▸ **Work instructions**
Rename "wooden plank" to "board" in the rows from the line holding "From where the photo was" through the end of the rows, both ends included. Return only those lines, with everything else unchanged.

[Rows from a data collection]
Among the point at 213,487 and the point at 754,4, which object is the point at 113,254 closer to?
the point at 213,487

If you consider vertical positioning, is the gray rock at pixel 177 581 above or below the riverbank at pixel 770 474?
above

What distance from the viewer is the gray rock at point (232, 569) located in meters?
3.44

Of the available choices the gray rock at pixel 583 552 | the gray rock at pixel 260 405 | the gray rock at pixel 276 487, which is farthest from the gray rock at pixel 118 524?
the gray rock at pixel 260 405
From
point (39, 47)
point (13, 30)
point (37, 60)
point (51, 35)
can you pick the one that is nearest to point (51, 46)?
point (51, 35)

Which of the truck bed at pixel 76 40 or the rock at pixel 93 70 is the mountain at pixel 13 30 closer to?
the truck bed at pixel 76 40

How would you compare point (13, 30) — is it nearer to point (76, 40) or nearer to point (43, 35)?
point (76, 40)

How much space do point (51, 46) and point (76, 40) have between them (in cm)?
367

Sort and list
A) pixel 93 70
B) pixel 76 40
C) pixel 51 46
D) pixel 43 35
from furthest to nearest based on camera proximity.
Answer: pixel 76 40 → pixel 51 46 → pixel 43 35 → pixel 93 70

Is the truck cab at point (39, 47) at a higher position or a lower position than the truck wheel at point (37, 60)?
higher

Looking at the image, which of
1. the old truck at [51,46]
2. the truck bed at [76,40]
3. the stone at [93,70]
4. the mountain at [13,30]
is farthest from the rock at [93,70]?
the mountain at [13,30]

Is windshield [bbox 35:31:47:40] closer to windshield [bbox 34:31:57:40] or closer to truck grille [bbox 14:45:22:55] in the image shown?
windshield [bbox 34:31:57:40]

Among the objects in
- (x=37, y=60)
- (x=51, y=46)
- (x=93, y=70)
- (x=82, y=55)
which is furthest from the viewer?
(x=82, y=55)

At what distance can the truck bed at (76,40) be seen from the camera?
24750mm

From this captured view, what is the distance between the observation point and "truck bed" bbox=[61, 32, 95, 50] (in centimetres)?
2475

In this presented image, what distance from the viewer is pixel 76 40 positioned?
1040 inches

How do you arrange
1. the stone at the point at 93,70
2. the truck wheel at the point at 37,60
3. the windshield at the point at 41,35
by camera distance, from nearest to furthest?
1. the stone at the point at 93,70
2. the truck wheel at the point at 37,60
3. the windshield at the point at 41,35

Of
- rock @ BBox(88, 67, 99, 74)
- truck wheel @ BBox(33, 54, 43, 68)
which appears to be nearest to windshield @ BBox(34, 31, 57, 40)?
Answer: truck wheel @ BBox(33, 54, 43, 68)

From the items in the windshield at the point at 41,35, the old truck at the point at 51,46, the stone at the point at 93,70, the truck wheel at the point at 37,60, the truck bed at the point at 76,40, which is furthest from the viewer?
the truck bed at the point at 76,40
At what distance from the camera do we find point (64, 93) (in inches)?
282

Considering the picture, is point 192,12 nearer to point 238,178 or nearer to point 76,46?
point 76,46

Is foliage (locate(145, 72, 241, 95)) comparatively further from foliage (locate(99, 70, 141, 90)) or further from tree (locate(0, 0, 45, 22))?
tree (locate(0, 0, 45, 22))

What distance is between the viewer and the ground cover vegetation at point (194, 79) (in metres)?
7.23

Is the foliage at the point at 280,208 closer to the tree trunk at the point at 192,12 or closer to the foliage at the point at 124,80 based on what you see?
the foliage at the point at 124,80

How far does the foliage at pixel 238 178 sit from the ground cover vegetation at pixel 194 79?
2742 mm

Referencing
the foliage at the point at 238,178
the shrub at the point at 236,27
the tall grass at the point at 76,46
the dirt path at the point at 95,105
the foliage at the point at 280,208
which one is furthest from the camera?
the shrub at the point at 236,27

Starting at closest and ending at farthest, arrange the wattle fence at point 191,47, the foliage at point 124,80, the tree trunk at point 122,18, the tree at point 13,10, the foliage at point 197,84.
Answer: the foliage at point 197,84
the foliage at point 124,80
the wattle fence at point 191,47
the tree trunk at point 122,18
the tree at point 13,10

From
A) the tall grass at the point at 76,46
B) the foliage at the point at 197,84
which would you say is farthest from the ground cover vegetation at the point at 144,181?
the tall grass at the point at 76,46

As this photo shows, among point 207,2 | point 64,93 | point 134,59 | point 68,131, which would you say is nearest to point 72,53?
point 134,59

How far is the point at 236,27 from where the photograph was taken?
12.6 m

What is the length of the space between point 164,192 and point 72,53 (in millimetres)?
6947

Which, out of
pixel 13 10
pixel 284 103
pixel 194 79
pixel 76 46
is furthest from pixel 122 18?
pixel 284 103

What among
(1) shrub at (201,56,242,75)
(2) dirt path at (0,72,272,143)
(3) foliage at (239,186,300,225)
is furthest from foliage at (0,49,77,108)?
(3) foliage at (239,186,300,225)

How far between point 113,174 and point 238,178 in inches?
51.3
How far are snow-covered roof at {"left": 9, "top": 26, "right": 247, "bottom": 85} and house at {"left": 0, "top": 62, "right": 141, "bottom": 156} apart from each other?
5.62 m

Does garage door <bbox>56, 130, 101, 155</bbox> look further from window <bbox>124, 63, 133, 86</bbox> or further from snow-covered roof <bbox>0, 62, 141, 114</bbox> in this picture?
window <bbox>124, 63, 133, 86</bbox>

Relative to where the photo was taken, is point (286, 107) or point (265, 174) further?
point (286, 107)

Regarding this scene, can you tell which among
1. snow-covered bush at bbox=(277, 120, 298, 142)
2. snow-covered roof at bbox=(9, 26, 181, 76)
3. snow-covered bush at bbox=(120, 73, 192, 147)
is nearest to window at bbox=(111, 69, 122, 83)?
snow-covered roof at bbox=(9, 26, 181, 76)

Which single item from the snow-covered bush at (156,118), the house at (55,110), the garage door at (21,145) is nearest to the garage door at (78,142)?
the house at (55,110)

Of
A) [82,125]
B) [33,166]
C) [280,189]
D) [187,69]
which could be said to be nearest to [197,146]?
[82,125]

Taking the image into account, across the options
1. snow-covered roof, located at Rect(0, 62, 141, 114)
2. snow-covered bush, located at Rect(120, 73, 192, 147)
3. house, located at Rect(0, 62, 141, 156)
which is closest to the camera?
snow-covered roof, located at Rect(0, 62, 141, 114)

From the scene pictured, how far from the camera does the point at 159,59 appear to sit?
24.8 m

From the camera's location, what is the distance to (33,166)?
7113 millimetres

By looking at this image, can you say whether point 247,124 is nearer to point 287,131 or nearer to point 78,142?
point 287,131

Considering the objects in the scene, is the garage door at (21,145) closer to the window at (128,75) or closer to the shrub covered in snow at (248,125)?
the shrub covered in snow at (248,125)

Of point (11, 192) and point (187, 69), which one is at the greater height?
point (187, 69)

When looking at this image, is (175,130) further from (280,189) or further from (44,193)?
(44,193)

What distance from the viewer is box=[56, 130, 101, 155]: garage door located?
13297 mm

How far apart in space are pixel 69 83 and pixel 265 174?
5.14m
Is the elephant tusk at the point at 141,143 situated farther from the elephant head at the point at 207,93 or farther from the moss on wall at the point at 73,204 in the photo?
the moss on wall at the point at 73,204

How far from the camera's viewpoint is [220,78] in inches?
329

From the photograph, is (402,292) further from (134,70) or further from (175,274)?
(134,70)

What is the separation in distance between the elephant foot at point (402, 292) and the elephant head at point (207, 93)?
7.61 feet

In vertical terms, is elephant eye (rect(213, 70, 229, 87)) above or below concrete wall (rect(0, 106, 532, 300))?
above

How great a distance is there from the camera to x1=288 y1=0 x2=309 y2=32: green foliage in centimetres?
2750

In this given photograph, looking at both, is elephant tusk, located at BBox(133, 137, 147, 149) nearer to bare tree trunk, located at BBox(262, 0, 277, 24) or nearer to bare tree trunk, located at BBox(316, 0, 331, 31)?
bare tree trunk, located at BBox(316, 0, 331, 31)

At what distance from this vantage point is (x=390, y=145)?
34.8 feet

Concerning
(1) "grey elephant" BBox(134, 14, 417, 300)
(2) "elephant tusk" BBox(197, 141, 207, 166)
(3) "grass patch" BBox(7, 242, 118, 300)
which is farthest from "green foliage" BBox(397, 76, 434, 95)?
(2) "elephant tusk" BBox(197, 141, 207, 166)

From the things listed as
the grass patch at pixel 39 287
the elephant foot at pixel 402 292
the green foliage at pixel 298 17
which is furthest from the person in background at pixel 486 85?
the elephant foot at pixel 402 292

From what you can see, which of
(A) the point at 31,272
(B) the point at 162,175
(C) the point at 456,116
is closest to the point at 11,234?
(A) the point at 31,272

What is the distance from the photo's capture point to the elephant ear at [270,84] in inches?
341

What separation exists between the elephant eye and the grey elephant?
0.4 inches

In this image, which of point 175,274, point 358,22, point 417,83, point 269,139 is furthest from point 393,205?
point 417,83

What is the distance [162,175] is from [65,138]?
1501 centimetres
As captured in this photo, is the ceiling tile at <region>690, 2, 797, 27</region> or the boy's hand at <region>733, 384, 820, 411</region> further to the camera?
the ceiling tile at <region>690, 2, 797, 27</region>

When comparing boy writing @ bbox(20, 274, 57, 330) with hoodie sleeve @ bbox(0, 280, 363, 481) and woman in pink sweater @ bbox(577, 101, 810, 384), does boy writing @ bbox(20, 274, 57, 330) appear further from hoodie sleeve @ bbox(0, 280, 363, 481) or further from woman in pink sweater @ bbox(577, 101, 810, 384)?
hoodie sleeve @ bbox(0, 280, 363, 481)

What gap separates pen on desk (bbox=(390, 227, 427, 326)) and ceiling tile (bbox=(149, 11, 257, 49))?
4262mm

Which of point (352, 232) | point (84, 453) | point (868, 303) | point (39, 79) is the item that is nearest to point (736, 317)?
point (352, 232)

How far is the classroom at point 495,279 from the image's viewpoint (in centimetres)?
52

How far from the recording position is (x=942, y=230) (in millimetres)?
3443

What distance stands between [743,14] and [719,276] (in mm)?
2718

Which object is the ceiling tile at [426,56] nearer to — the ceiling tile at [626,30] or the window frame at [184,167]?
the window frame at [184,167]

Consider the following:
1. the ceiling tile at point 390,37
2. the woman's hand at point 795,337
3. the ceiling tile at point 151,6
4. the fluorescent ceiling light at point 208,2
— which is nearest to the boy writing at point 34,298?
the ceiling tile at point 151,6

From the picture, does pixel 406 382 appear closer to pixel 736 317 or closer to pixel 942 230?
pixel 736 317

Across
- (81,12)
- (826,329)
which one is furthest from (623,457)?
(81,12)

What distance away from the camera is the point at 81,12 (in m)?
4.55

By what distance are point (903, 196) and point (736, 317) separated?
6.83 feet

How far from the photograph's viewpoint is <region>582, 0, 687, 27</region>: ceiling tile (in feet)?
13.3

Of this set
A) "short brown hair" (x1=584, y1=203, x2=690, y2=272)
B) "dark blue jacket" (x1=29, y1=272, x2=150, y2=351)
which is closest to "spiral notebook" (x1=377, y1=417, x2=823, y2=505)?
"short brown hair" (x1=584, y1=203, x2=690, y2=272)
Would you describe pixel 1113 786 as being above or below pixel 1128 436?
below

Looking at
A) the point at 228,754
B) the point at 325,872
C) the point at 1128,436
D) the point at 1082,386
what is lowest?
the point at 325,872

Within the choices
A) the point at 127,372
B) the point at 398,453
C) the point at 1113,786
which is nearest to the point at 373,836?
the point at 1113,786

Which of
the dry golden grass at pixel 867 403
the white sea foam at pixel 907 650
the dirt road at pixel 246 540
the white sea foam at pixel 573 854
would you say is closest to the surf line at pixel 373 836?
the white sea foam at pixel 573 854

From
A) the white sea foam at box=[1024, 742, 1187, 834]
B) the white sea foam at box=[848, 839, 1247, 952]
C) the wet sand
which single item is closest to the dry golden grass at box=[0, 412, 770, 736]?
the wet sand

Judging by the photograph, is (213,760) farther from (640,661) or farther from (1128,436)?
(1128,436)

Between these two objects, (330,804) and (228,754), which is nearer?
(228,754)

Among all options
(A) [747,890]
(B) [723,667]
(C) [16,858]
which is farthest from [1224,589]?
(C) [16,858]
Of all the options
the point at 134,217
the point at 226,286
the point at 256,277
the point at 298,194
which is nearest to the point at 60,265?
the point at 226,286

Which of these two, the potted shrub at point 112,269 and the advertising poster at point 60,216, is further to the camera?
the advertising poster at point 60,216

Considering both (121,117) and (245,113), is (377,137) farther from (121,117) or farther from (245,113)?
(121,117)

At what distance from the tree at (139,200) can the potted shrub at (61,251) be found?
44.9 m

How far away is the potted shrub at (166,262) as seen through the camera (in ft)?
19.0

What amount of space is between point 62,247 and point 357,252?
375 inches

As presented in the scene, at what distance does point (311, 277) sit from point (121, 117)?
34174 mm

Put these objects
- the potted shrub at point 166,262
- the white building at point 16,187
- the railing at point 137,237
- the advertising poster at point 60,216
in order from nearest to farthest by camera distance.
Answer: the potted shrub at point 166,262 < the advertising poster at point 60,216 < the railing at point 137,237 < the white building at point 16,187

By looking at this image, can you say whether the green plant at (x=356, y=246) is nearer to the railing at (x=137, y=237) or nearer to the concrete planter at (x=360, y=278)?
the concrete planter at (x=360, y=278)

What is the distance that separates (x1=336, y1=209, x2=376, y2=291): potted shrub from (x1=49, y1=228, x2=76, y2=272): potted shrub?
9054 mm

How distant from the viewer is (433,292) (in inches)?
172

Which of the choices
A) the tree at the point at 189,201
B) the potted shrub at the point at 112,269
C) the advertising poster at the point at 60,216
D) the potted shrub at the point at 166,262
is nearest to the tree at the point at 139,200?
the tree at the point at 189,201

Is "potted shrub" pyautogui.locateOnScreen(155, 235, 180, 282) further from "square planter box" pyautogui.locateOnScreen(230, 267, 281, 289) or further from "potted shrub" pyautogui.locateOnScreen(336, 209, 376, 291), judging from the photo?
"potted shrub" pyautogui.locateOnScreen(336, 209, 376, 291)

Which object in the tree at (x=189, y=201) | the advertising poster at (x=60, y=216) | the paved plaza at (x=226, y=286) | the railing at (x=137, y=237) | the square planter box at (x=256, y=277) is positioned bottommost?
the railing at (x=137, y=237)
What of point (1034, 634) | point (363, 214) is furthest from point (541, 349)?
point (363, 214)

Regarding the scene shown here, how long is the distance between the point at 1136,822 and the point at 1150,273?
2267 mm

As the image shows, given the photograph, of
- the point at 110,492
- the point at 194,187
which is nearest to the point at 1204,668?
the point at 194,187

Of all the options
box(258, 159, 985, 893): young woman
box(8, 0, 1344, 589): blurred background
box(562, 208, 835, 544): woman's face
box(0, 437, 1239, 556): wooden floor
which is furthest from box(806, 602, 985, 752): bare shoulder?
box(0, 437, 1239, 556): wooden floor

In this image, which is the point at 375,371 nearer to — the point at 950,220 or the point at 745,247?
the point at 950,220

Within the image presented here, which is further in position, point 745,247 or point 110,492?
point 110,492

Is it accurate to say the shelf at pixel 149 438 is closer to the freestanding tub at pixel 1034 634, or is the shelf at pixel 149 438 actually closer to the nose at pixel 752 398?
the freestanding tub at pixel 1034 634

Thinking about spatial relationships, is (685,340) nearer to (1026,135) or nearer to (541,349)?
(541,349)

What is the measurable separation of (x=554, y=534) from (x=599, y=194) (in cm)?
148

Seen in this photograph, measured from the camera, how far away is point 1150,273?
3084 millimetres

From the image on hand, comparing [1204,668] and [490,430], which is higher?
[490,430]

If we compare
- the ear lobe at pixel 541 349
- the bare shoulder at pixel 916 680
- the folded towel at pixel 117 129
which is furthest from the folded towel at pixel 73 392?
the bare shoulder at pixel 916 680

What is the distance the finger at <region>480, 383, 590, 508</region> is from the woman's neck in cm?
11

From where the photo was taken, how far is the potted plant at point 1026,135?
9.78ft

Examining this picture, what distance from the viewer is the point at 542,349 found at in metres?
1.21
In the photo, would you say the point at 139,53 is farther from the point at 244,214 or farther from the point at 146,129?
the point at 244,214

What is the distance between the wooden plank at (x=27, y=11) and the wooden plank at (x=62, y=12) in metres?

▸ **Solution to this problem**
From where the photo was taken, how far is the potted plant at point 1026,135?
9.78ft

Examining this picture, what distance from the viewer is the point at 542,349 found at in metres?
1.21
In the photo, would you say the point at 139,53 is farther from the point at 244,214 or farther from the point at 146,129?
the point at 244,214

What is the distance between the board at (x=27, y=11) and the board at (x=62, y=12) in metres?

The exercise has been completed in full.